La suggestion qui suit n’est pas méprisante mais tout à fait sérieuse : Tarsem devrait réfléchir à l’opportunité de s’en tenir à des scripts de navets en puissance pour lui servir de bacs à sable. Il y en a des dizaines (centaines ?) qui dorment dans des tiroirs à Hollywood, ils sont par nature beaucoup plus propices à l’outrance et au capharnaüm que les films à visée plus sérieuse, et par ricochet sur ce genre de projets le metteur en scène a plus souvent les coudées franches pour n’en faire qu’à sa tête. Les immortels est un cas exemplaire.
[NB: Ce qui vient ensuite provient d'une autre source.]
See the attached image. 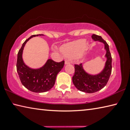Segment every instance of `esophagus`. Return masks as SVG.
Instances as JSON below:
<instances>
[{"instance_id":"obj_1","label":"esophagus","mask_w":130,"mask_h":130,"mask_svg":"<svg viewBox=\"0 0 130 130\" xmlns=\"http://www.w3.org/2000/svg\"><path fill=\"white\" fill-rule=\"evenodd\" d=\"M70 63H71V62H70V61L69 60H67V59H66L65 61V63L66 65H67V64H69Z\"/></svg>"}]
</instances>
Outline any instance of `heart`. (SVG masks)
I'll list each match as a JSON object with an SVG mask.
<instances>
[{"label":"heart","instance_id":"b5f03b06","mask_svg":"<svg viewBox=\"0 0 130 130\" xmlns=\"http://www.w3.org/2000/svg\"><path fill=\"white\" fill-rule=\"evenodd\" d=\"M87 47L85 39H79L63 45L61 51L66 57L75 58L83 54Z\"/></svg>","mask_w":130,"mask_h":130}]
</instances>
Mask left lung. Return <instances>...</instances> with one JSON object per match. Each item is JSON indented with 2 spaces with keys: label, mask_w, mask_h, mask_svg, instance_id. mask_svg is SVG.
Here are the masks:
<instances>
[{
  "label": "left lung",
  "mask_w": 130,
  "mask_h": 130,
  "mask_svg": "<svg viewBox=\"0 0 130 130\" xmlns=\"http://www.w3.org/2000/svg\"><path fill=\"white\" fill-rule=\"evenodd\" d=\"M94 41L104 43L106 51V61L104 69L100 73L91 75L86 73L82 67V63L75 65V73L72 77L73 83L80 91L87 93H93L101 90L106 85L112 72V56L109 45L101 36L93 34L91 36Z\"/></svg>",
  "instance_id": "8db88e82"
}]
</instances>
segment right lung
<instances>
[{"label":"right lung","instance_id":"right-lung-1","mask_svg":"<svg viewBox=\"0 0 130 130\" xmlns=\"http://www.w3.org/2000/svg\"><path fill=\"white\" fill-rule=\"evenodd\" d=\"M44 35H34L25 41L18 53L17 71L21 82L25 87L34 92L48 91L54 86L57 74L62 69L65 61L57 62L48 59L45 65L39 69H31L25 64L22 59V51L26 43L33 37Z\"/></svg>","mask_w":130,"mask_h":130}]
</instances>
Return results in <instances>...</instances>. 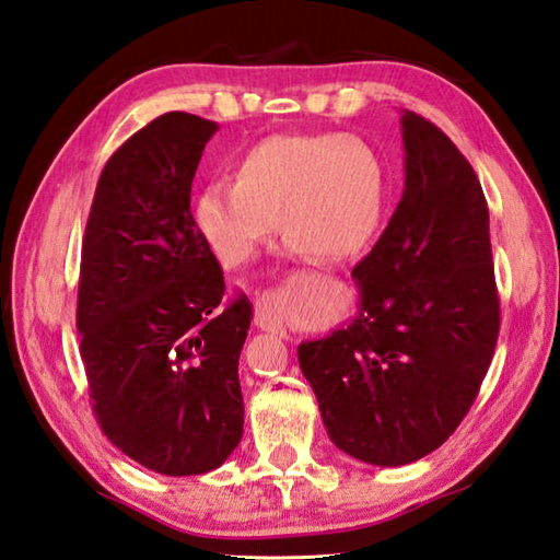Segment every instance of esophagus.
I'll list each match as a JSON object with an SVG mask.
<instances>
[{
	"instance_id": "1",
	"label": "esophagus",
	"mask_w": 560,
	"mask_h": 560,
	"mask_svg": "<svg viewBox=\"0 0 560 560\" xmlns=\"http://www.w3.org/2000/svg\"><path fill=\"white\" fill-rule=\"evenodd\" d=\"M254 323H257L261 330L279 335V338H287V325H283V306L279 293H261L257 299V306H254Z\"/></svg>"
}]
</instances>
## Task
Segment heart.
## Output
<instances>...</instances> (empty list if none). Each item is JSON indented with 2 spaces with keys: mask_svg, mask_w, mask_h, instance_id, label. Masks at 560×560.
Wrapping results in <instances>:
<instances>
[{
  "mask_svg": "<svg viewBox=\"0 0 560 560\" xmlns=\"http://www.w3.org/2000/svg\"><path fill=\"white\" fill-rule=\"evenodd\" d=\"M389 178L377 149L350 135H271L192 202V222L222 267L254 259L281 225L293 257L350 259L377 235Z\"/></svg>",
  "mask_w": 560,
  "mask_h": 560,
  "instance_id": "heart-1",
  "label": "heart"
}]
</instances>
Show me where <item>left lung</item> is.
<instances>
[{
    "mask_svg": "<svg viewBox=\"0 0 560 560\" xmlns=\"http://www.w3.org/2000/svg\"><path fill=\"white\" fill-rule=\"evenodd\" d=\"M401 200L352 269L358 313L328 338L299 345L330 441L380 467L409 465L451 439L500 332L480 180L416 112H401Z\"/></svg>",
    "mask_w": 560,
    "mask_h": 560,
    "instance_id": "obj_1",
    "label": "left lung"
}]
</instances>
Sur le papier, ce n’est ni plus ni moins qu’un péplum 2.0 au lyrisme boursouflé et vain, courant après le succès de 300, par le mélange d’un bric-à-brac mythologique (Thésée, le Minotaure, les Titans, Zeus et sa funky family de bâtards mi-dieux mi-humains) et de scènes de batailles bling-bling. La seule logique récurrente guidant le passage d’une péripétie à la suivante est l’absence de logique. Et les ambitions de fond – concernant les protagonistes ou le propos du récit – étant inexistantes comme il se doit, le film flirte avec les idéologies rances toujours tapies à la marge des nanars, prêtes à bondir. Avant de passer à la réalisation de Tarsem et à comment elle métamorphose Les immortels, sauvons quand même une autre participation, celle de Mickey Rourke. Lui aussi se distingue d’ailleurs par sa démesure, qui apporte au rôle qu’il tient une présence renforcée. Son Hypérion, chef de guerre poussé aux pires extrémités par sa haine sans bornes et conscient de son état de damné sans retour, possède une âme comme il est donné à peu de méchants d’en avoir, même dans des films autrement plus accomplis.
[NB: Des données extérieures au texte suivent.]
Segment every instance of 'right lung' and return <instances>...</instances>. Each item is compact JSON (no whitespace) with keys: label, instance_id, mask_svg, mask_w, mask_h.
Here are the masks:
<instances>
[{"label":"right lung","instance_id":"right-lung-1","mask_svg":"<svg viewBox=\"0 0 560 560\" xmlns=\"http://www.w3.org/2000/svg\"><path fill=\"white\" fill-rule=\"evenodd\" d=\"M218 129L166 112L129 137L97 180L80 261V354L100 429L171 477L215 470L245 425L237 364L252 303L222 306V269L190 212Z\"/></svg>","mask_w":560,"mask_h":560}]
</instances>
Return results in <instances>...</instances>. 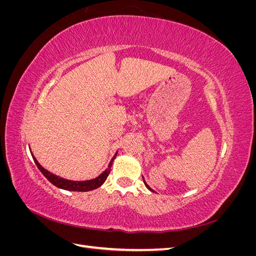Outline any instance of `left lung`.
Returning <instances> with one entry per match:
<instances>
[{
  "label": "left lung",
  "mask_w": 256,
  "mask_h": 256,
  "mask_svg": "<svg viewBox=\"0 0 256 256\" xmlns=\"http://www.w3.org/2000/svg\"><path fill=\"white\" fill-rule=\"evenodd\" d=\"M143 182H144V184H145V186H146V188H147V189H150V191H152V192H154V190H152V188H150V186H148V184H146V182H145V180H144V178H143Z\"/></svg>",
  "instance_id": "8db88e82"
}]
</instances>
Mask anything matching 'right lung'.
I'll return each instance as SVG.
<instances>
[{
  "mask_svg": "<svg viewBox=\"0 0 256 256\" xmlns=\"http://www.w3.org/2000/svg\"><path fill=\"white\" fill-rule=\"evenodd\" d=\"M116 154H118V152H116L114 154L113 159L111 160V162L109 164V166H108V168L106 170V171L104 173L100 174L98 177L94 178V180H84V182H74V180H65V178H62L60 176H56L54 175L52 173H50L49 171H47V170L44 168L40 164H38V161L36 160V158L33 156V159H34V162L36 164L37 168L40 170V172L44 174V176L47 178V180L54 186H56L58 188H60V189H64V190H69V191H80V192H86V191H90V190H94V189H97L99 188L100 186H102L106 180V177L109 176L110 174V171H111V166H112V162L113 160L115 159Z\"/></svg>",
  "mask_w": 256,
  "mask_h": 256,
  "instance_id": "add662e5",
  "label": "right lung"
}]
</instances>
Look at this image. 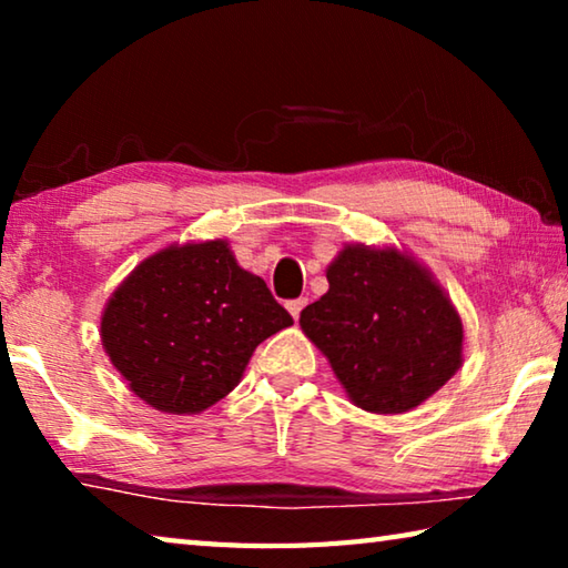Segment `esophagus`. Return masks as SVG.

Rourke secoue de l’intérieur les scènes dans lesquelles il apparaît ; mieux placé, Tarsem met sens dessus dessous l’ensemble du film depuis sa position privilégiée de metteur en scène. Ça ne suffit pas à faire des Immortels un film vraiment bon, mais même bancal il a ainsi l’avantage d’être unique. De la première image (la prison des Titans et les statues gigantesques qui l’entourent) à la dernière (la bataille qui fait rage dans le ciel entre deux armées montrées comme des essaims furieux et désordonnés), Tarsem esthétise chaque instant et chaque lieu au-delà du conventionnel, du raisonnable même. Sa motivation n’est pas le cynisme, et son but n’est pas le décalage retors et autosatisfait ; il travaille bel et bien dans le sens de l’œuvre, opérant une surenchère par rapport à sa visée épique et monumentale. Il donne concrètement vie à celle-ci via la surface plastique du film, excessive en tout : rutilante, baroque, sauvage. Il permet de la sorte aux Immortels de surfer en permanence devant la vague du ridicule, qui vient parfois lui chatouiller les chevilles mais ne monte jamais plus haut. Les amateurs de jeux vidéo trouveront au film un air de famille avec la trilogie barbare God of War, qui se base sur une recette similaire de milk-shake de l’Olympe servi frappé. Tarsem n’a pas dans son arsenal l’arme de l’interactivité pour ravir son public, mais à vrai dire il s’en fiche probablement. C’est un illuminé, qui croit si catégoriquement en la toute puissance expressive de l’image qu’il ne jure que par elle avec une soif inextinguible, une énergie démente. Si démente qu’elle ne peut déboucher que sur un processus de destruction permanente au cœur du film, qui s’effondre sur lui-même et se réagence à partir de ces ruines, pour mieux se désagréger de nouveau.